Quello che i ricercatori moderni stanno scoprendo era stato già individuato da A. Béchamp nel lontano 1800. Egli, infatti, scoprì l’esistenza dei “microzimi” i quali sono delle entità viventi ubiquitarie, e, quindi, precursori dei vari batteri unicellulari ed organismi pluricellulari. I microzimi, assieme alla moltitudine delle specie batteriche, sono i costruttori ed i distruttori di tutta la materia vivente. Essi sono immortali e la loro metamorfosi nei vari tipi di microrganismi è funzionale al loro ruolo, ed è chiamato “pleomorfismo”. La trasformazione dei batteri nelle varie specie è, quindi, indotta dal ruolo che devono svolgere.

 

Infatti, se c’è bisogno di costruire diventano costruttori; se necessita demolire, diventano distruttori. I batteri ci “creano” a partire dal concepimento fino alla nostra massima crescita; ed essi stessi durante la seconda fase della vita e fino alla morte ci “sacrificano” per lasciare lo spazio alle future generazioni.
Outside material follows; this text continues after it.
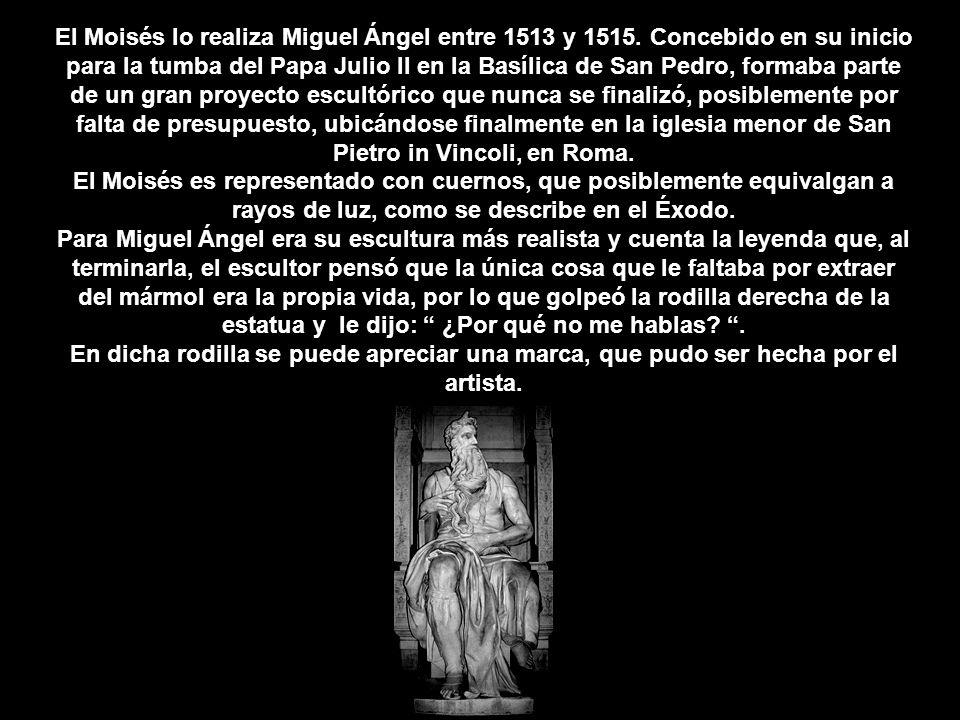 El Moisés lo realiza Miguel Ángel entre 1513 y 1515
Per approfondire questo argomento potete leggere il libro di Robert Young, “Il Miracolo del pH Alcalino”.

 

Tornando al tema del Microbioma, i batteri disgregano (digeriscono) il nostro cibo ed altri costruiscono le nostre cellule. Ovviamente, come i muri della casa vengono su dritti e belli con i mattoni ben lisci e solidi (agevolando il lavoro dei muratori) così i nostri corpi saranno forti, sani e belli, se introduciamo cibi sani e freschi. Come il muratore (se è bravo) farà di tutto per costruire un muro resistente così i nostri costruttori faranno i salti mortali per assicurarci la massima funzionalità vitale; ma il risultato finale sarà, comunque, differente.

 

La nostra salute e la longevità dipendono, in primis, dalla materia prima che immettiamo nel nostro corpo, ed in secondo luogo dalla bravura dei nostri collaboratori interni, i bistrattati microbi che dal oltre 100 anni erroneamente combattiamo.